## Required task
Render the data below as a numbered list, omitting blank lines and leaving out the pictures.

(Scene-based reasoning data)
====================

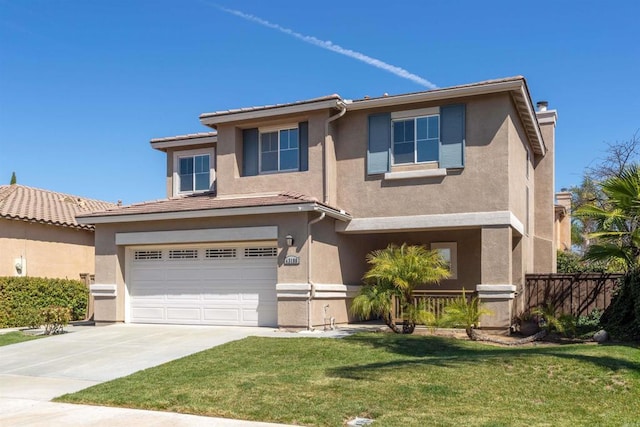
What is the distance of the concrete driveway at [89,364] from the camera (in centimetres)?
840

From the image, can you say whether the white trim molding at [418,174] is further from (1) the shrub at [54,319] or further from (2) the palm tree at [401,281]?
(1) the shrub at [54,319]

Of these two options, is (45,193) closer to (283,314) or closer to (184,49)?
(184,49)

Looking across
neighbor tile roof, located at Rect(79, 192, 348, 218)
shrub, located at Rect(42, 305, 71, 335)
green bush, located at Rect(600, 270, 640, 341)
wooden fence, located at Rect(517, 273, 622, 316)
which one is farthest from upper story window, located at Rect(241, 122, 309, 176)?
green bush, located at Rect(600, 270, 640, 341)

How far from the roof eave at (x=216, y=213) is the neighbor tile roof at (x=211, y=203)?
0.07 m

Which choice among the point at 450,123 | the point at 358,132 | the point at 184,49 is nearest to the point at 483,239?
the point at 450,123

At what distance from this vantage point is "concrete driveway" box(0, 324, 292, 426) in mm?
8398

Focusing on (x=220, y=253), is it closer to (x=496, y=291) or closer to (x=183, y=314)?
(x=183, y=314)

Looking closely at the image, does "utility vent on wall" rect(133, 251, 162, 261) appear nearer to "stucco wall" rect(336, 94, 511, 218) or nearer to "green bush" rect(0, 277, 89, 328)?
"green bush" rect(0, 277, 89, 328)

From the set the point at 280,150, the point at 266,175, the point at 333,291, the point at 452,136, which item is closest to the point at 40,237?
the point at 266,175

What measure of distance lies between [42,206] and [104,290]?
28.9 ft

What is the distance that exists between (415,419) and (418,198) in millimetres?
10402

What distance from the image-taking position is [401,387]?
914 centimetres

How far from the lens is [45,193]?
27.7 meters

====================

## Response below
1. What is the distance of the concrete driveway at [89,364] from the camera (in centimetres)?
2. 840
3. From the image, can you say whether the white trim molding at [418,174] is further from (1) the shrub at [54,319] or further from (2) the palm tree at [401,281]?
4. (1) the shrub at [54,319]
5. Of these two options, is (45,193) closer to (283,314) or closer to (184,49)?
6. (184,49)
7. Looking across
8. neighbor tile roof, located at Rect(79, 192, 348, 218)
9. shrub, located at Rect(42, 305, 71, 335)
10. green bush, located at Rect(600, 270, 640, 341)
11. wooden fence, located at Rect(517, 273, 622, 316)
12. which one is farthest from upper story window, located at Rect(241, 122, 309, 176)?
13. green bush, located at Rect(600, 270, 640, 341)
14. How far from the roof eave at (x=216, y=213) is the neighbor tile roof at (x=211, y=203)?
15. 0.07 m
16. Which choice among the point at 450,123 | the point at 358,132 | the point at 184,49 is nearest to the point at 483,239?
17. the point at 450,123
18. At what distance from this vantage point is "concrete driveway" box(0, 324, 292, 426) in mm?
19. 8398
20. Focusing on (x=220, y=253), is it closer to (x=496, y=291) or closer to (x=183, y=314)?
21. (x=183, y=314)
22. Looking closely at the image, does "utility vent on wall" rect(133, 251, 162, 261) appear nearer to "stucco wall" rect(336, 94, 511, 218) or nearer to "green bush" rect(0, 277, 89, 328)?
23. "green bush" rect(0, 277, 89, 328)
24. From the set the point at 280,150, the point at 266,175, the point at 333,291, the point at 452,136, which item is closest to the point at 40,237?
25. the point at 266,175
26. What measure of distance lies between [42,206] and [104,290]?
27. 28.9 ft
28. What is the distance that exists between (415,419) and (418,198) in millimetres?
29. 10402
30. What distance from the image-taking position is [401,387]?
31. 914 centimetres
32. How far from the lens is [45,193]?
33. 27.7 meters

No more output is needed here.